Problem requirements: Every line of the records below from the line with "content_type: text/plain" up to and including the line with "2,cG-FVLQDV1VQN" must be reproduced exactly, and no line outside that range.

Top of Records for processing

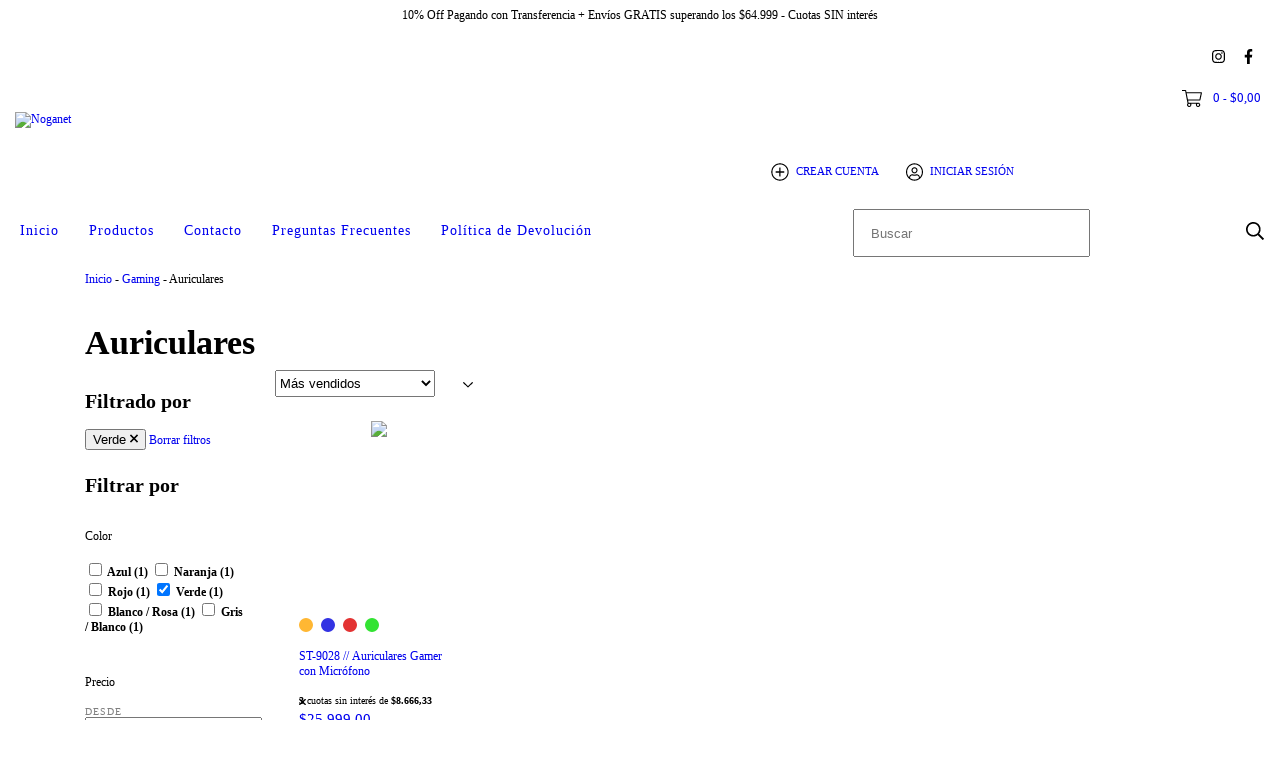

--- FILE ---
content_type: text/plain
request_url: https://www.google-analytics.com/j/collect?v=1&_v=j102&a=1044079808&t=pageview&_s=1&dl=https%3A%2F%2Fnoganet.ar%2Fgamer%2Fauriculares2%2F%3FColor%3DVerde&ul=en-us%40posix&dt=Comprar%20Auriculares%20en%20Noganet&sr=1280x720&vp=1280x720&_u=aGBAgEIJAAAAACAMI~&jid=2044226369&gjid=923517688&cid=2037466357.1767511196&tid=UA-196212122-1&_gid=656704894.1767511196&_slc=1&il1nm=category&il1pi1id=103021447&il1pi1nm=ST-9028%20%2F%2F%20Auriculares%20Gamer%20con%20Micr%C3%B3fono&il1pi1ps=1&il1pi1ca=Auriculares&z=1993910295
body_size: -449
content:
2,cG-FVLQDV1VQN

Bottom of Records for processing
Top of Records for processing

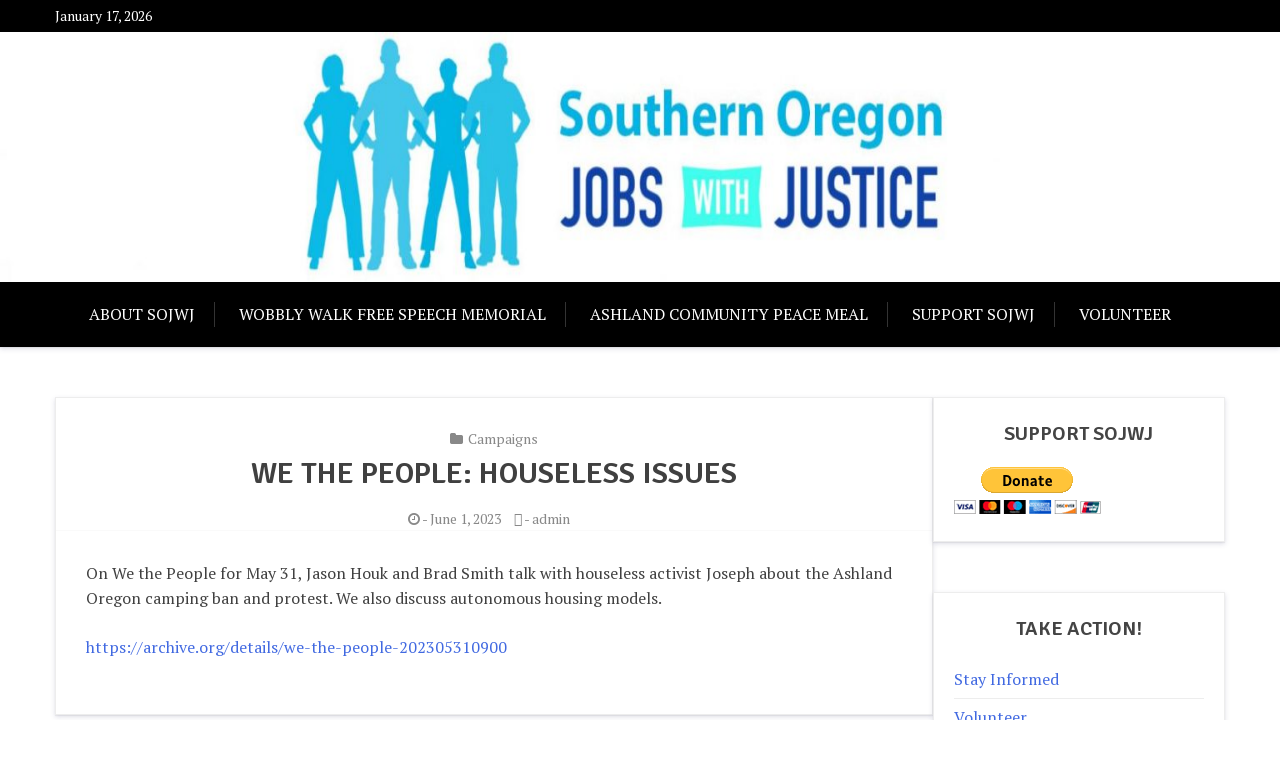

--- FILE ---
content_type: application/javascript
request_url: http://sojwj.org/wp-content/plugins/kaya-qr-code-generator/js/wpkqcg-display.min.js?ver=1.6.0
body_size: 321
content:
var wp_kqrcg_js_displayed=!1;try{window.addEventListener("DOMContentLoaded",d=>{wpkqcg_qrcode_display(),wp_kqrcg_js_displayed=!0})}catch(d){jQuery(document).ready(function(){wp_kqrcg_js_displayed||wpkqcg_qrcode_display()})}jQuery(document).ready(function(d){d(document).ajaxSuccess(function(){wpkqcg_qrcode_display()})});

Bottom of Records for processing

Task response:
content_type: text/plain
request_url: https://www.google-analytics.com/j/collect?v=1&_v=j102&a=1044079808&t=pageview&_s=1&dl=https%3A%2F%2Fnoganet.ar%2Fgamer%2Fauriculares2%2F%3FColor%3DVerde&ul=en-us%40posix&dt=Comprar%20Auriculares%20en%20Noganet&sr=1280x720&vp=1280x720&_u=aGBAgEIJAAAAACAMI~&jid=2044226369&gjid=923517688&cid=2037466357.1767511196&tid=UA-196212122-1&_gid=656704894.1767511196&_slc=1&il1nm=category&il1pi1id=103021447&il1pi1nm=ST-9028%20%2F%2F%20Auriculares%20Gamer%20con%20Micr%C3%B3fono&il1pi1ps=1&il1pi1ca=Auriculares&z=1993910295
body_size: -449
content:
2,cG-FVLQDV1VQN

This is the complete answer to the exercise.